Species of bacterium

Deferrisoma camini is a moderately thermophilic and anaerobic bacterium from the genus Deferrisoma which has been isolated from a deep-sea hydrothermal vent from the Eastern Lau Spreading Centre in the Pacific Ocean.

==Taxonomy==
Deferrisoma camini is one of the two known species in the Deferrisoma genus.  They are rod-shaped, have a single motile polar flagellum, and are gram negative. It has been identified as a thermophilic, anaerobic, iron (III) reducing bacterium that can be found near deep-sea hydrothermal vents. Deferrisoma camini has an optimum temperature growth of 50°C with an optimum pH range of growth at a pH of 6.5. High temperature, mild pH level, iron-rich environments, mainly deep sea hydrothermal vents, favor Deferrisoma camini.

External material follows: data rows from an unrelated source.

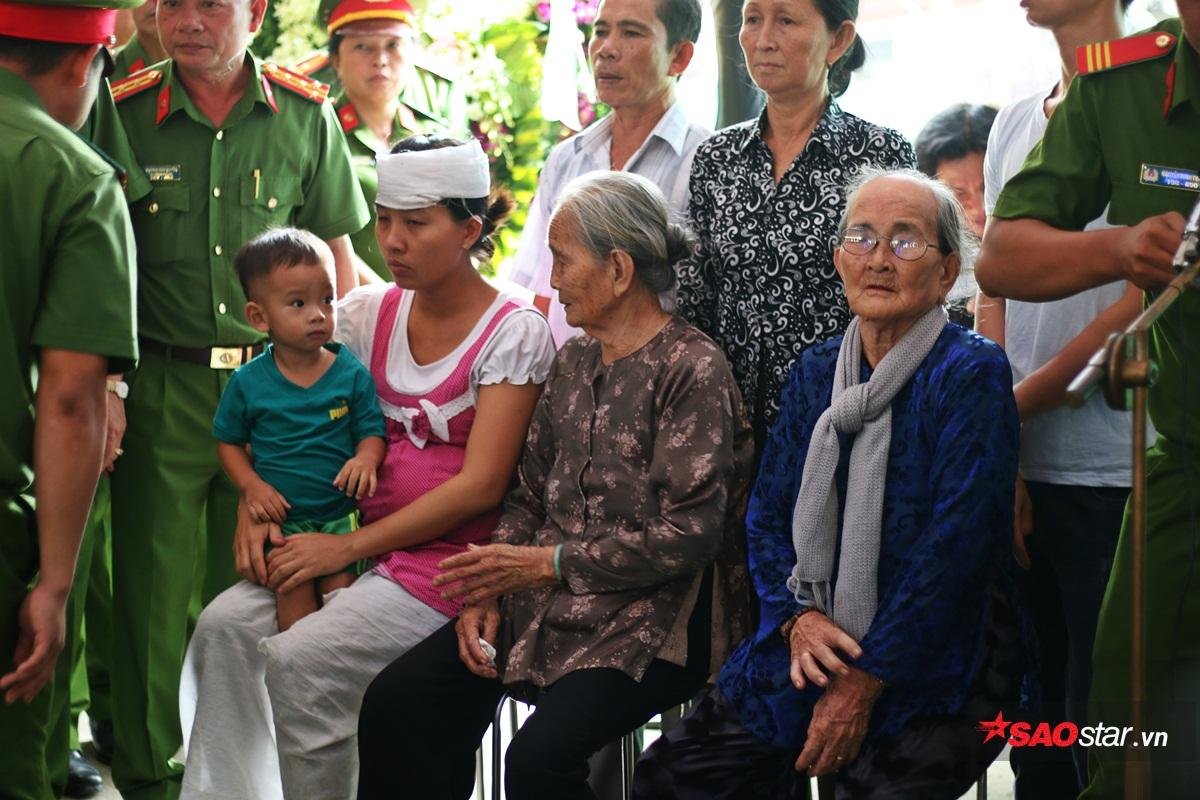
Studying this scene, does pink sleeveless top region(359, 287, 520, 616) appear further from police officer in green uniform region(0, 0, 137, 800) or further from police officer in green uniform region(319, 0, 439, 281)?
police officer in green uniform region(319, 0, 439, 281)

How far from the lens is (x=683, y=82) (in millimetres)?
4027

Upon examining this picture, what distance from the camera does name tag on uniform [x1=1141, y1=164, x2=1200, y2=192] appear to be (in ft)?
8.03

==Function and structure==
The main function of Deferrisoma camini is to reduce iron (III) in its micro-community. Deferrisoma camini can be cultured in a bicarbonate-buffered sterile liquid medium. Deferrisoma camini can use acetate, fumarate, malate, maleinate, succinate, stearate, palmitate, propanol, peptone, and yeast extract as electron donors with elemental sulfur and iron (III) as the electron acceptors for the reduction process. The cell size for Deferrisoma camini is 0.5–0.6 μm in diameter and 0.8–1.3 μm long.